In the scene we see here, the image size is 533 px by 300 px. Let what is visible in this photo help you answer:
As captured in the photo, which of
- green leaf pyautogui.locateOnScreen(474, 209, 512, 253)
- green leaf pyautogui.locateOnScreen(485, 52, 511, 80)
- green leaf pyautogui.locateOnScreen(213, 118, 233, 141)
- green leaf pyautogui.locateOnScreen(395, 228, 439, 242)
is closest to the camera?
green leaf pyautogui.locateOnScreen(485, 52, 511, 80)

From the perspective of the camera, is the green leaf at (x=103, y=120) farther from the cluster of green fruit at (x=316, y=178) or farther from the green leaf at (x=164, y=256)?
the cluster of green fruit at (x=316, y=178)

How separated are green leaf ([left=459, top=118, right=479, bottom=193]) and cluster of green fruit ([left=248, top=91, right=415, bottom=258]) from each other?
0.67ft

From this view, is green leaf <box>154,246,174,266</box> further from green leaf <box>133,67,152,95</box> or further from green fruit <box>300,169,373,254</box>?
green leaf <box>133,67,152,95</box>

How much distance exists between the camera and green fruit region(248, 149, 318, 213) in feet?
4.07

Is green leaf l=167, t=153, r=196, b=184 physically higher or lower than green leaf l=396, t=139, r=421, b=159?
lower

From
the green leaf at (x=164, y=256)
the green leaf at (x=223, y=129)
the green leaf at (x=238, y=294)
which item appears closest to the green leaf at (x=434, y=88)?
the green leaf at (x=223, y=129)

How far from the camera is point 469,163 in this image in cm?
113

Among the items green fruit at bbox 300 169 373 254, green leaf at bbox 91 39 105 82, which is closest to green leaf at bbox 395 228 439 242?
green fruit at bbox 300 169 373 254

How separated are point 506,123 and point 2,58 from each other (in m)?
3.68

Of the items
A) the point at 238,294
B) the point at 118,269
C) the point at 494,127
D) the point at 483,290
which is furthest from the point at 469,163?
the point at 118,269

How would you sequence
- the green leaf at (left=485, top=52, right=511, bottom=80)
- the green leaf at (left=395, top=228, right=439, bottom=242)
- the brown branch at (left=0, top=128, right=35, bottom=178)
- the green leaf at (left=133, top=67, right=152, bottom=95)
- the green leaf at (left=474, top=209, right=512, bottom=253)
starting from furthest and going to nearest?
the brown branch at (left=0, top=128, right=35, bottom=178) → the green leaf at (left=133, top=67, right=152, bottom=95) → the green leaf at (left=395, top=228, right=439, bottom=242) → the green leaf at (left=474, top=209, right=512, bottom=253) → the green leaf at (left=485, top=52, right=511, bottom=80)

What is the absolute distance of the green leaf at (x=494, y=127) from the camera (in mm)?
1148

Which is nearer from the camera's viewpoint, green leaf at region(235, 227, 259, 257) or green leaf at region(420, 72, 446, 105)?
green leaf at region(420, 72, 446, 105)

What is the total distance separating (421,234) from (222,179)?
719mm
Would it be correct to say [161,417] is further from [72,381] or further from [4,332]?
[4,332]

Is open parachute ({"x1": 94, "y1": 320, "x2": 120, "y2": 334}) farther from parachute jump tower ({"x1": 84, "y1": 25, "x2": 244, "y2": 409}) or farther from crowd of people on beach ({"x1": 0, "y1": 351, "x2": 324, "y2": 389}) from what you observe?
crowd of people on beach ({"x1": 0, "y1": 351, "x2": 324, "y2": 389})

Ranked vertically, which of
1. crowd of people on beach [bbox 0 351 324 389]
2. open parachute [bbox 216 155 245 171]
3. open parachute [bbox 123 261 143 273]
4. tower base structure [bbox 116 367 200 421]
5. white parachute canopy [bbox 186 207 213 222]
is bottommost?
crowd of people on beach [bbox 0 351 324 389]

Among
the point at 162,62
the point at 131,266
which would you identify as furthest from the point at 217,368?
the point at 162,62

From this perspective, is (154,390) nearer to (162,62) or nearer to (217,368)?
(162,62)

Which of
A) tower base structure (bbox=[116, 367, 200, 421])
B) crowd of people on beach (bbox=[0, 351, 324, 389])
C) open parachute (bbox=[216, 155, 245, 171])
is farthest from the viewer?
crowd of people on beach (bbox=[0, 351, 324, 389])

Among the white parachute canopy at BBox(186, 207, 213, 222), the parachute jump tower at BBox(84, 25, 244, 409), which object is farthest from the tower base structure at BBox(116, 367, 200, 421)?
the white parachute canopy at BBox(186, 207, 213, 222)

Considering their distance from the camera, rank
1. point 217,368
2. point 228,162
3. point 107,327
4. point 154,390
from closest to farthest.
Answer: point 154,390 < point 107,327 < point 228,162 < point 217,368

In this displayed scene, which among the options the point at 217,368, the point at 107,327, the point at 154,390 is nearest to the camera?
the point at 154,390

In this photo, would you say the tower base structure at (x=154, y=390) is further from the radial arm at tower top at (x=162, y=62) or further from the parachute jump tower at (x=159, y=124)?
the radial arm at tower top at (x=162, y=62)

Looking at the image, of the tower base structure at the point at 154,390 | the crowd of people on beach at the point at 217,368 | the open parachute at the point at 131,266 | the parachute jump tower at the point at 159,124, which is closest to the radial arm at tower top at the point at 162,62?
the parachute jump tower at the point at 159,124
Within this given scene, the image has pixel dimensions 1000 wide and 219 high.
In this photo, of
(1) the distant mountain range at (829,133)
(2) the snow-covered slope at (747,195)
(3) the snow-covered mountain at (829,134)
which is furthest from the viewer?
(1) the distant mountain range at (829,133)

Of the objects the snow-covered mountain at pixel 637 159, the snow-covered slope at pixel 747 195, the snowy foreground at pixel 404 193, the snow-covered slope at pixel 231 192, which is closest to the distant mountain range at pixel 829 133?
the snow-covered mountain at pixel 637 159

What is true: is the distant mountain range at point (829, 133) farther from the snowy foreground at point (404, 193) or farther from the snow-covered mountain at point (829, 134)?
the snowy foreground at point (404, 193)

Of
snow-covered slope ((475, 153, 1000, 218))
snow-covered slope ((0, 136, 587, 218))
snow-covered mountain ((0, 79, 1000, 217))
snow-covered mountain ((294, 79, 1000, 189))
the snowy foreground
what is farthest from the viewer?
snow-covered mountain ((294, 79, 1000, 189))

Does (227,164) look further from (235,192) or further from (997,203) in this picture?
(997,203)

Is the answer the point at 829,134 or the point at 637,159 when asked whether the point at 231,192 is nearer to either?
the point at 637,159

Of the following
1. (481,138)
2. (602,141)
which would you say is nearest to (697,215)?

————————

**WRITTEN INSTRUCTION**
Render the part of the items that opens with the line containing "Of the following" and runs through the end of the items as a Markdown table with the columns "Row" and "Item line." Give each line its own numbered row and leave out blank lines.

**RESULT OF THE TASK**
| Row | Item line |
|---|---|
| 1 | Of the following |
| 2 | 1. (481,138) |
| 3 | 2. (602,141) |
| 4 | which would you say is nearest to (697,215)? |